Das Olympiadach (im Volksmund auch als Zeltdach, Olympia-Zeltdach, Zeltdachkonstruktion oder Olympia-Zeltdachkonstruktion bekannt) ist ein Kunstwerk im Olympiapark, das die Olympia-Schwimmhalle, die Olympiahalle und das Olympiastadion sowie die Zwischenwege der Sportstätten überspannt. Es wurde für die Olympische Sommerspiele 1972 errichtet, hat eine 72.800 Quadratmeter große Oberfläche und ist durch zahlreiche miteinander verbundene Seilnetze ein zusammenhängendes Dach. Seit seiner Errichtung wird die Architektur gelobt.

Lage[Bearbeiten | Quelltext bearbeiten]

Das Olympiadach befindet sich im Olympiapark über der Olympiahalle, der Olympia-Schwimmhalle, Teile des Stadion, die gemeinsam das Herzstück der Münchner Olympiaanlagen bilden, sowie den dazwischenliegenden Wegen.[1] Das Dach grenzt an seiner Südseite an den Coubertinplatz, der den Mittelpunkt der Olympiaanlage darstellt.[2] Auf der anderen Seite des Coubertinplatzes befindet sich der Olympiasee.[3]

Geschichte[Bearbeiten | Quelltext bearbeiten]

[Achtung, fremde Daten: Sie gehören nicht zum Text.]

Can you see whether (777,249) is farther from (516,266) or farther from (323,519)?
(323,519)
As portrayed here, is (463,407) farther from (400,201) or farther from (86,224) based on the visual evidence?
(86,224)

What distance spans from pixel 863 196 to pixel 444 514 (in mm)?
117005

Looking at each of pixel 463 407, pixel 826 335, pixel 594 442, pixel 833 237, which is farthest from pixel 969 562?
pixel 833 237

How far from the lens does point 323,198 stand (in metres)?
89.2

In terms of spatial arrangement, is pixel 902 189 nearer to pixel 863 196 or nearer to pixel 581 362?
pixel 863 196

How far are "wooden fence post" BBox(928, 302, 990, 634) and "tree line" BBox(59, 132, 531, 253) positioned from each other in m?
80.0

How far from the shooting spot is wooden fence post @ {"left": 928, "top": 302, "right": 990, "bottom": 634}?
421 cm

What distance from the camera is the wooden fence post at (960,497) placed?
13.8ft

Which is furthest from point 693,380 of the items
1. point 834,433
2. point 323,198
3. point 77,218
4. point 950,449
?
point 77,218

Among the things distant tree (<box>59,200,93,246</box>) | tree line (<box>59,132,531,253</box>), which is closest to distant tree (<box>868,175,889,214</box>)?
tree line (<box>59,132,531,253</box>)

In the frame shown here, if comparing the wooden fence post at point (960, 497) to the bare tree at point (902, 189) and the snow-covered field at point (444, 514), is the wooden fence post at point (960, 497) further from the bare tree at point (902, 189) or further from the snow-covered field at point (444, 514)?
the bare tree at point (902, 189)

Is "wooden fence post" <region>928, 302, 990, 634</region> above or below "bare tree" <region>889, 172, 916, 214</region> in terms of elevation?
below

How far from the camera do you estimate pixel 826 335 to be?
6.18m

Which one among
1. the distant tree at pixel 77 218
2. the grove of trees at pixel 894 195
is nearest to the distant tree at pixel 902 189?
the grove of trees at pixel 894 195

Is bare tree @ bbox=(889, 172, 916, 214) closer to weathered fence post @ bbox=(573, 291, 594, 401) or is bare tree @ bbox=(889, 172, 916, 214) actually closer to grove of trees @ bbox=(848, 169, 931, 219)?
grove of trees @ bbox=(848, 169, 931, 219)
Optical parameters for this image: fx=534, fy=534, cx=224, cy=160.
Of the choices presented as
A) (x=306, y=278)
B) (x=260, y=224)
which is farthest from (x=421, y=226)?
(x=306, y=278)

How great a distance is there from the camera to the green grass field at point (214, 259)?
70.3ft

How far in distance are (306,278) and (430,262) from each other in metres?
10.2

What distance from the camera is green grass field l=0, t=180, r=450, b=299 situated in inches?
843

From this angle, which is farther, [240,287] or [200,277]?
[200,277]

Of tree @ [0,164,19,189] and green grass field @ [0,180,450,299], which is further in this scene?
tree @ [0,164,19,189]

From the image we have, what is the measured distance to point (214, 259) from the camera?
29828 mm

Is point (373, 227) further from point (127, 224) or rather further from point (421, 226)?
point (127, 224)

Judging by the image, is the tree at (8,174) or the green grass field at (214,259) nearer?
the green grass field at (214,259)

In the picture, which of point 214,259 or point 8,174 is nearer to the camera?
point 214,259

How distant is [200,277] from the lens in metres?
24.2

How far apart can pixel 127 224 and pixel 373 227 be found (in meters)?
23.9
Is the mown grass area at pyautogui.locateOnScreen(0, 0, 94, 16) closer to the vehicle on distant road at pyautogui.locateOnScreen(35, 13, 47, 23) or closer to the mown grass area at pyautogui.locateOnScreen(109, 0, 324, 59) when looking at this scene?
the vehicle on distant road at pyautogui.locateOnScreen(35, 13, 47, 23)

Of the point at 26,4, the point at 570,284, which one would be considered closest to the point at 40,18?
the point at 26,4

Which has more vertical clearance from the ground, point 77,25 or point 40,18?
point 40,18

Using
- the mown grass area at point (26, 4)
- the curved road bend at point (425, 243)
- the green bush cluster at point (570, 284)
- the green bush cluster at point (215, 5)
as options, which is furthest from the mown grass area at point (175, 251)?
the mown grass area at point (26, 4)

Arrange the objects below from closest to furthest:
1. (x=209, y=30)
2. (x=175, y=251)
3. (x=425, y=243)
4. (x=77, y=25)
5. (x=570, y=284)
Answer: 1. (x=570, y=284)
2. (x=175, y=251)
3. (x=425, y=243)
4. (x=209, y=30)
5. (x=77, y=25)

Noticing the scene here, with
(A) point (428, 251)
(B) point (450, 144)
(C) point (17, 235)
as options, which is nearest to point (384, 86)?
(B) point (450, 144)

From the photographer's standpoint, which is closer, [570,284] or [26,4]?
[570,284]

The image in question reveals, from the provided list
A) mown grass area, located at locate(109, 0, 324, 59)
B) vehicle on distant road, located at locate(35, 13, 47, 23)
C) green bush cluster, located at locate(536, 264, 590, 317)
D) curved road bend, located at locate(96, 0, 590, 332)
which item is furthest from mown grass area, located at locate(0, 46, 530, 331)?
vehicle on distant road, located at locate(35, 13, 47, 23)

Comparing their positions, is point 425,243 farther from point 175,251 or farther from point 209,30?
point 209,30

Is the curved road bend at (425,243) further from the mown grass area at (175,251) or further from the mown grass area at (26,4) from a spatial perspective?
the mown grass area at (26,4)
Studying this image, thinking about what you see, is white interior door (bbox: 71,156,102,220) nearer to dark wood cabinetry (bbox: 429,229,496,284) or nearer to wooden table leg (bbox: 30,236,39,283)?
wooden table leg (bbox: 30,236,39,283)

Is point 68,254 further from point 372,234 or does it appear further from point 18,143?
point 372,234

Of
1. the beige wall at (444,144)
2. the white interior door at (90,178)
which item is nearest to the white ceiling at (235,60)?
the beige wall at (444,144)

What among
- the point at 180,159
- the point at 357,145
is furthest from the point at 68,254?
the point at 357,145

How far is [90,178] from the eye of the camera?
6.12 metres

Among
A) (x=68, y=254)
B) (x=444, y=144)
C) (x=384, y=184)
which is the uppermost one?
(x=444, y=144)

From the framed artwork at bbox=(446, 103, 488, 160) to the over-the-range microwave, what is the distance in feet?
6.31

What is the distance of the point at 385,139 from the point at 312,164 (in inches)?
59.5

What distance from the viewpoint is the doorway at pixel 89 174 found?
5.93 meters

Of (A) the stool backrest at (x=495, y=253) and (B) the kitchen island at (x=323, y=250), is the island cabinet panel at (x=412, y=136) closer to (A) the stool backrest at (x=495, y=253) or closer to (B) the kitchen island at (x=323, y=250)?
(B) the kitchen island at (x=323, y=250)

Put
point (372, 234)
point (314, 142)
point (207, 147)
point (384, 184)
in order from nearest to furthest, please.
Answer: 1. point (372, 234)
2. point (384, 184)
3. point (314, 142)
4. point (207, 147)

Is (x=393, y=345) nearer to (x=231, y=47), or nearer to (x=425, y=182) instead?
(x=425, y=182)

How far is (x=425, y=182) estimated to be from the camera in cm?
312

Für die Gestaltung des Geländes der Olympischen Spiele wurde im Februar 1967[4] ein Architekten-Wettbewerb ausgeschrieben,[5] zu dem bis zum Abgabetermin am 3. Juli 1967[6] insgesamt 104 Entwürfe eingereicht wurden.[7] Eines dieser Modelle stammte vom Architekturbüro Behnisch & Partner.[7] In ihrem Modell im Maßstab 1:1000 fügten Günter Behnisch und sein Angestellter Fritz Auer nach einer Idee vom Mitarbeiter Cord Wehrse, der durch einen Zeitungsartikel auf Frei Ottos Zeltdachkonstruktion auf der Weltausstellung in Montreal aufmerksam wurde, eine Zeltdachkonstruktion auf das Stadion, die Olympiahalle und der Schwimmhalle.[8] Die Idee wurde mittels Holzstäben und Teile eines Damenstrumpf in das Modell ergänzt.[9] Schließlich wurde das Modell zum Abgabetermin eingereicht[10] und am 13. Oktober 1967 bekannt gegeben,[7] dass Behnischs Modell mit seiner aus Holzstäben und Nylonfasern eines Seidenstrumpfs gefertigten Zeltdachs gewonnen hat.[11][12]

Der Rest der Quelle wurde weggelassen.